Комиссар лишь улыбнулся и пожал плечами.
– Надо же было ей что-нибудь наговорить, – объяснил он коротко. – Звучало не хуже всего остального.
– Ведь это не так уж важно, правда?
– Что не так уж важно?
– А пойдут деньги матери Терезе или мошенникам.
– Что вы имеете в виду? – переспросил удивленный Брунетти.
– Никто никогда не узнает, на что ушли деньги, так ведь? Она получает все эти премии, и кто-нибудь все время собирает для нее деньги, но показать-то, что за них сделано, нечего, понимаете?
Подобный цинизм даже Брунетти претил.
– Ну, по крайней мере, те, кого она принимает к себе, умирают достойной смертью.
Вьянелло тут же ответил:
– Лучше бы они получали достойную кормежку, вот что я скажу. – Потом, со значением поглядев на часы и не скрывая растущего скепсиса относительно того, как Брунетти тратит время – свое и его, – добавил: – Или выпивку.
Брунетти намек понял. Ни один из тех, кого они навестили, не тянул на преступника, какими бы неприятными они ни были.
– Еще одного. – Он порадовался, что это прозвучало как предложение, а не требование.
Наклонив устало голову, Вьянелло пожал плечами, мол, скучна и однообразна по большей части их работа.
– А потом – un' отbra [17] – постановил он сам.

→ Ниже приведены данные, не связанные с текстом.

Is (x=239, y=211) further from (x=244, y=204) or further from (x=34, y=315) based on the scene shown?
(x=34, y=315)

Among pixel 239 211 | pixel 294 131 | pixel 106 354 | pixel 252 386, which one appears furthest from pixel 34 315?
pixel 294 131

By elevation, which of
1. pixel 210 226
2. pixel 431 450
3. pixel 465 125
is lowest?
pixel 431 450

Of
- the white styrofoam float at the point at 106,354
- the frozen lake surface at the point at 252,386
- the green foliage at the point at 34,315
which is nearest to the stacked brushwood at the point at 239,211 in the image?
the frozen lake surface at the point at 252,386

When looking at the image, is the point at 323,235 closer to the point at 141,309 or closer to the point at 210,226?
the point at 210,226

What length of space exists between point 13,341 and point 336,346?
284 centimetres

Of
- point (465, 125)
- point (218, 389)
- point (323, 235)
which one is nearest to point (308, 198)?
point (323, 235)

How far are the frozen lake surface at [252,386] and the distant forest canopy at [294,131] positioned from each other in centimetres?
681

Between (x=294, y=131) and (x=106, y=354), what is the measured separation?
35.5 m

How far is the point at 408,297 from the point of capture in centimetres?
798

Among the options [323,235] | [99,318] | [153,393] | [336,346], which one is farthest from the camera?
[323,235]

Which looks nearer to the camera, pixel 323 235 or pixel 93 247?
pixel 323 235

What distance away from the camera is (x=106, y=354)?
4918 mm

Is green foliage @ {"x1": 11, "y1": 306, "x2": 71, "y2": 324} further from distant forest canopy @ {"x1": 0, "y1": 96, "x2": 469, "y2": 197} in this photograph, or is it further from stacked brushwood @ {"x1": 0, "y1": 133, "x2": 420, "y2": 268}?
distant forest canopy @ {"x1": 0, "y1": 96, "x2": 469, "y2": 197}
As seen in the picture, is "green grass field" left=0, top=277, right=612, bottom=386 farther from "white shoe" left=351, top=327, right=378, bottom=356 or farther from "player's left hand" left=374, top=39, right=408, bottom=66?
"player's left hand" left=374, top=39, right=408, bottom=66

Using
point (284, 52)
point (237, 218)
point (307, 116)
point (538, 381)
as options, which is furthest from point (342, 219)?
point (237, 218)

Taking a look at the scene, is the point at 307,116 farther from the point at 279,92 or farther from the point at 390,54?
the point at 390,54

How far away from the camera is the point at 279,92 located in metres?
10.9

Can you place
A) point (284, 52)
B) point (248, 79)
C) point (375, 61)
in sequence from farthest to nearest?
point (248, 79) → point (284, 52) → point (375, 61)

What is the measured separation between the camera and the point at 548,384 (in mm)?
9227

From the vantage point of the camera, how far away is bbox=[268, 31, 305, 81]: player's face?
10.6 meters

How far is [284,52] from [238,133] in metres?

Брунетти кивнул, еще раз посмотрел адрес и повернул направо. Во внутреннем дворе они остановились и стали искать номер дома на первой двери, к которой подошли.
– Какой мы номер ищем, синьор?
– Триста двенадцатый, – комиссар глядел в список.
– Это вон тот должен быть. – Вьянелло положил ладонь на его плечо и указал через дворик.
Пересекая его, они заметили, что в центре уже лезут из черной земли белые и желтые нарциссы, а мелкие цветы закрылись – так они не померзнут ночью. На другой стороне нашли нужный номер, и Брунетти позвонил.
– Кто там? – спросили из домофона.
– Я насчет синьора Лерини, – откликнулся он.
– Синьора Лерини больше нет в этом мире! – ответствовал женский голос.
– Знаю, синьора. Я пришел, чтобы задать вопросы о его состоянии.
– Его состояние на небесах, – был ответ.
Брунетти и Вьянелло переглянулись.
– Я пришел обсудить то, что осталось на земле. – Брунетти не скрывал нетерпения.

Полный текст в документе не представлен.